## Short problem:
Retype the passage on arbitration in law word for word, beginning at the words "To define arbitration" and stopping after "What Is Arbitration?".

## Supplied passage:

+++++

Define Arbitration in Law: Everything You Need to Know
Arbitration is a type of dispute resolution that happens outside of the courtroom with the intervention of an arbitrator.3 min read
2. How Is Arbitration Used?
3. How To Arbitrate
4. When Can Parties Arbitrate?
5. What Is an Arbitration Clause?
To define arbitration in law, you need to understand dispute resolution. Arbitration is a type of dispute resolution that happens outside of the courtroom with the intervention of an arbitrator.
What Is Arbitration?
Two parties involved in a dispute can have their resolution handled by a third party, either an arbitral tribunal, arbiter, or arbitrator. The parties agree to whatever decision this third-party arbitrator makes regarding their dispute. Arbitration is a type of alternative dispute resolution, or ADR. Other types of ADR include:
- Non-binding determination by expert.
These other types of ADR are different from arbitration because they are not always legally binding. The result of arbitration is just as binding as a court litigation.
How Is Arbitration Used?

+++++

## Dataset content:
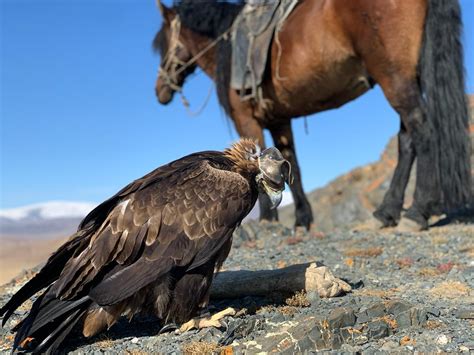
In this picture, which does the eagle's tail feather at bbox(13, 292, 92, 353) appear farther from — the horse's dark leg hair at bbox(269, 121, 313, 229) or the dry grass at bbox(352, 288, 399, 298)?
the horse's dark leg hair at bbox(269, 121, 313, 229)

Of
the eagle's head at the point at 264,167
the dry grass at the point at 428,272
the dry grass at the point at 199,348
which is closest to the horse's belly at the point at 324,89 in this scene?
the dry grass at the point at 428,272

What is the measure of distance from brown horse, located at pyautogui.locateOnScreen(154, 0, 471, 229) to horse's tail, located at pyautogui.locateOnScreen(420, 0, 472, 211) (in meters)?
0.01

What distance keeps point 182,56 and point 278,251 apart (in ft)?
17.3

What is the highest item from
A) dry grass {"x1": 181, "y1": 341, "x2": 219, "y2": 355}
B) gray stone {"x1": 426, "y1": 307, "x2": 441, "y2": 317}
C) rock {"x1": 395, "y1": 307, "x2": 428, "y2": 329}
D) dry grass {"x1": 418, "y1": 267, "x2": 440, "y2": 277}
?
dry grass {"x1": 181, "y1": 341, "x2": 219, "y2": 355}

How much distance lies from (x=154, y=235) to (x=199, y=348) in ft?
2.72

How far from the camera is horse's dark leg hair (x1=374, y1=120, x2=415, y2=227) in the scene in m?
8.47

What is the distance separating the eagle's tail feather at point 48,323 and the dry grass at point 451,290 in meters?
3.13

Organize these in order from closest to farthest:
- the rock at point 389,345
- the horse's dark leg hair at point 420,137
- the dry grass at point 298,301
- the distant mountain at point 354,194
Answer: the rock at point 389,345 < the dry grass at point 298,301 < the horse's dark leg hair at point 420,137 < the distant mountain at point 354,194

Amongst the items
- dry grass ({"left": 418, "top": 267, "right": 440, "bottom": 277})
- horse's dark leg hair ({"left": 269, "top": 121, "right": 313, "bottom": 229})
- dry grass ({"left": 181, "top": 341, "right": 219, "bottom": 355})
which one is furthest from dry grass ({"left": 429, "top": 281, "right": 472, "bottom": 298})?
horse's dark leg hair ({"left": 269, "top": 121, "right": 313, "bottom": 229})

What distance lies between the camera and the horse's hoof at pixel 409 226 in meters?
8.35

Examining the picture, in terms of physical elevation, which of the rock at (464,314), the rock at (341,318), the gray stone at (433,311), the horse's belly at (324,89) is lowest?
the rock at (464,314)

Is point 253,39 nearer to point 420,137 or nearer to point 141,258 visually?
point 420,137

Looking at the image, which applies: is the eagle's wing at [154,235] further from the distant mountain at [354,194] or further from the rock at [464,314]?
the distant mountain at [354,194]

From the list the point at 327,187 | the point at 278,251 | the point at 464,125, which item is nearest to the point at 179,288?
the point at 278,251
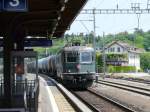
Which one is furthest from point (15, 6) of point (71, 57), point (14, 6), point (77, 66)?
point (71, 57)

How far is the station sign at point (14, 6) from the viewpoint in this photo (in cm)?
1219

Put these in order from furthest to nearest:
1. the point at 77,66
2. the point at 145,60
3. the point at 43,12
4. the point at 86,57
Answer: the point at 145,60, the point at 86,57, the point at 77,66, the point at 43,12

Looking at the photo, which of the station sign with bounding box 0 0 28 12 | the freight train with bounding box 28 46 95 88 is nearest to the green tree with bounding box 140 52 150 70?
the freight train with bounding box 28 46 95 88

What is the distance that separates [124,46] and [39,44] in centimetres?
13397

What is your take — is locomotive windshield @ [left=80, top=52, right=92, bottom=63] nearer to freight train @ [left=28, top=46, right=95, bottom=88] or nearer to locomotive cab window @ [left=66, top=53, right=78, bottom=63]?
freight train @ [left=28, top=46, right=95, bottom=88]

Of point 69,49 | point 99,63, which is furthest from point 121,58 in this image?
point 69,49

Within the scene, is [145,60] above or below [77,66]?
above

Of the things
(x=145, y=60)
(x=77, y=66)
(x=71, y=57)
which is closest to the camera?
(x=77, y=66)

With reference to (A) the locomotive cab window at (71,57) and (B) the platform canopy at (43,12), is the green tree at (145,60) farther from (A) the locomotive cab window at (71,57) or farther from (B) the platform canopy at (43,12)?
(B) the platform canopy at (43,12)

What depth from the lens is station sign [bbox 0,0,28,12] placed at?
12.2m

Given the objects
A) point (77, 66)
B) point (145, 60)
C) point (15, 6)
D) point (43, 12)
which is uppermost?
point (145, 60)

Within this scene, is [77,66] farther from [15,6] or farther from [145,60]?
[145,60]

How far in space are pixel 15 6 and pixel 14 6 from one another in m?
0.03

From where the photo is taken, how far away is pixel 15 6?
1222 cm
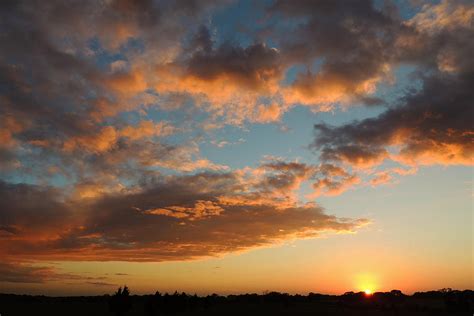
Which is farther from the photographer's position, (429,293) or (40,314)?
(429,293)

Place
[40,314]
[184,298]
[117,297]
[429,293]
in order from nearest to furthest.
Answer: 1. [117,297]
2. [184,298]
3. [40,314]
4. [429,293]

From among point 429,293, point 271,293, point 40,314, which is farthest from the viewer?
point 429,293

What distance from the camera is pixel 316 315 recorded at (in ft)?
197

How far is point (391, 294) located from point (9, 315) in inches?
3600

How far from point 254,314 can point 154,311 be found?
16.6 m

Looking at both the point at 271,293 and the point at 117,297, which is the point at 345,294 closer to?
the point at 271,293

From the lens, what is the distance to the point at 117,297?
50375 mm

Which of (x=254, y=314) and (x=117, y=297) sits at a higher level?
(x=117, y=297)

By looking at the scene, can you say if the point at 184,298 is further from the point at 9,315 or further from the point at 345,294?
the point at 345,294

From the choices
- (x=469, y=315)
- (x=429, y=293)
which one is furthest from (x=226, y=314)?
(x=429, y=293)

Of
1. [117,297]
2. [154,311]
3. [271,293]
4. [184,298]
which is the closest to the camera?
[117,297]

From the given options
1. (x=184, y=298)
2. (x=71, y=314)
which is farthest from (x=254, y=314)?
(x=71, y=314)

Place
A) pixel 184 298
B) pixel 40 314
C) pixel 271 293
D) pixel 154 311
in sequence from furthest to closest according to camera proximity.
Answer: pixel 271 293 → pixel 40 314 → pixel 184 298 → pixel 154 311

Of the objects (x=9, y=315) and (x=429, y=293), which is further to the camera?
(x=429, y=293)
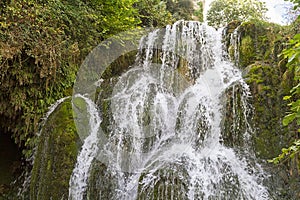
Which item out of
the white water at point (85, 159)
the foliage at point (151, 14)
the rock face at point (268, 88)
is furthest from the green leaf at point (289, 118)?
the foliage at point (151, 14)

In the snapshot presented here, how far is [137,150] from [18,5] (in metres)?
3.50

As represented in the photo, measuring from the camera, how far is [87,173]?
4.70m

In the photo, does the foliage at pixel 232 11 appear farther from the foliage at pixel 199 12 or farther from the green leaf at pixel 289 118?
the green leaf at pixel 289 118

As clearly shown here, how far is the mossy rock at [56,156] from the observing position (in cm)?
473

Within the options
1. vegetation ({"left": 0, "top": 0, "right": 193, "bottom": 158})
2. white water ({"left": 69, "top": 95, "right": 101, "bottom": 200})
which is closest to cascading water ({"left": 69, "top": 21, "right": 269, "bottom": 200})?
white water ({"left": 69, "top": 95, "right": 101, "bottom": 200})

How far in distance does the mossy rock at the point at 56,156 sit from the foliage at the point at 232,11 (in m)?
10.4

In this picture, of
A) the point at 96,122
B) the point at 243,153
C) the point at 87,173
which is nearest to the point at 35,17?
the point at 96,122

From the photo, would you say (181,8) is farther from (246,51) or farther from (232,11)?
(246,51)

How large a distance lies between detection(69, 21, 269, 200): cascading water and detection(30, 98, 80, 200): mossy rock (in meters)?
0.18

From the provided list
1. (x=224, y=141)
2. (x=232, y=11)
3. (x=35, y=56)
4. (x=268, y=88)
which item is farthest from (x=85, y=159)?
(x=232, y=11)

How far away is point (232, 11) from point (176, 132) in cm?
998

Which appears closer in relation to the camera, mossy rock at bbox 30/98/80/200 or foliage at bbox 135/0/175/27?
mossy rock at bbox 30/98/80/200

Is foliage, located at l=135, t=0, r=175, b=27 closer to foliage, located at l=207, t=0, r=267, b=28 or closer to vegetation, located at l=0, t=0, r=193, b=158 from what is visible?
vegetation, located at l=0, t=0, r=193, b=158

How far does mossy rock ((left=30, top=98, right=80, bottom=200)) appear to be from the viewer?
15.5 feet
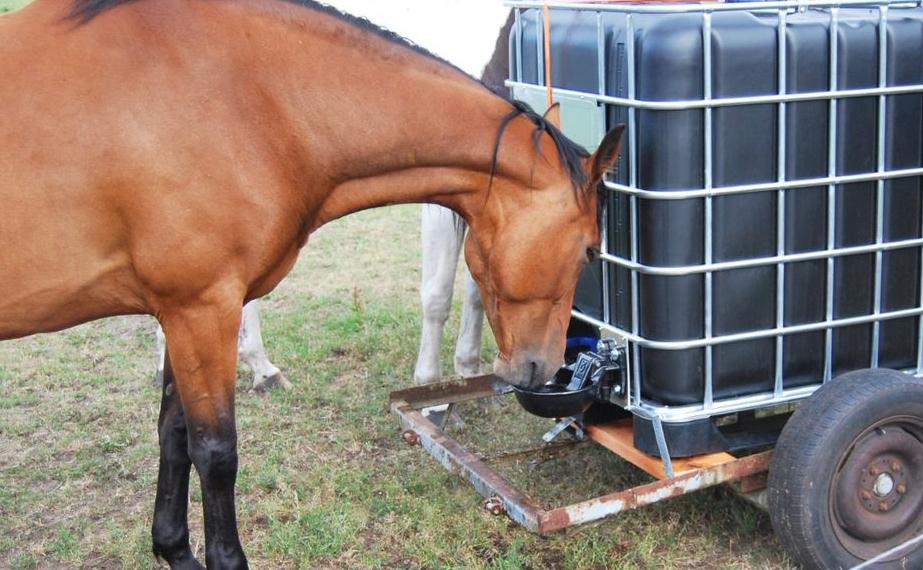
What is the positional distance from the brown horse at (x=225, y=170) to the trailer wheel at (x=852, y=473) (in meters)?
0.76

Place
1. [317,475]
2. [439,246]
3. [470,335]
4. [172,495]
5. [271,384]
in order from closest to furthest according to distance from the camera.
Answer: [172,495] < [317,475] < [439,246] < [470,335] < [271,384]

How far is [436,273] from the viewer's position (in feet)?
14.3

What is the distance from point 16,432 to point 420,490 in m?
1.92

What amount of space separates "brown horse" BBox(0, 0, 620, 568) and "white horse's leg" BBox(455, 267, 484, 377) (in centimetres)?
147

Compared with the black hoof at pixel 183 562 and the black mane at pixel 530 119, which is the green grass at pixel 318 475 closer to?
the black hoof at pixel 183 562

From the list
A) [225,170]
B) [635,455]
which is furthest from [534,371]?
[225,170]

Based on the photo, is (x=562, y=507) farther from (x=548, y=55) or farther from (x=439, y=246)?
(x=439, y=246)

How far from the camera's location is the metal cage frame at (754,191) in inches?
111

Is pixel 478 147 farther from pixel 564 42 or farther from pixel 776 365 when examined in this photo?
pixel 776 365

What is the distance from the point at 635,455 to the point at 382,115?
1.31 m

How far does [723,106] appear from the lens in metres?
2.81

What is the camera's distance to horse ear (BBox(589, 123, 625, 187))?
2641mm

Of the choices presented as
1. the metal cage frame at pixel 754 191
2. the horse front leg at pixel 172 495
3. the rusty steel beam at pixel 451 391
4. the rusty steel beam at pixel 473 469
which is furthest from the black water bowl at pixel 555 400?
the horse front leg at pixel 172 495

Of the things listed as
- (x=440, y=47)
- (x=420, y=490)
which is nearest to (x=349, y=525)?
(x=420, y=490)
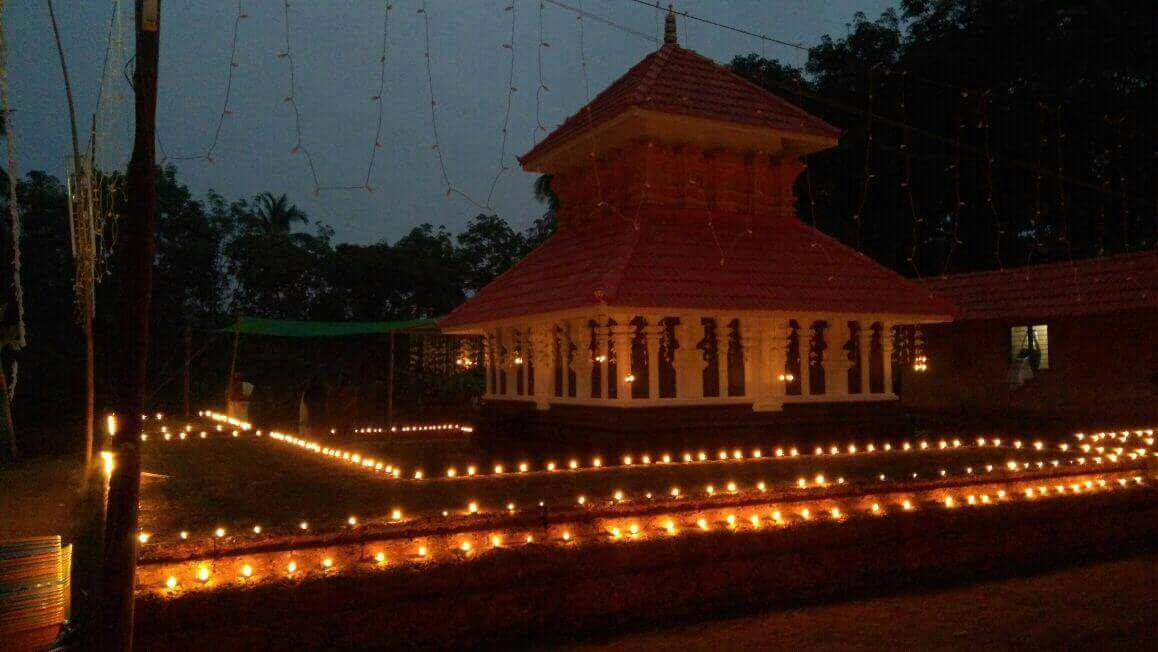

+++++

## The response:
To define arbitration in law, you need to understand dispute resolution. Arbitration is a type of dispute resolution that happens outside of the courtroom with the intervention of an arbitrator.
What Is Arbitration?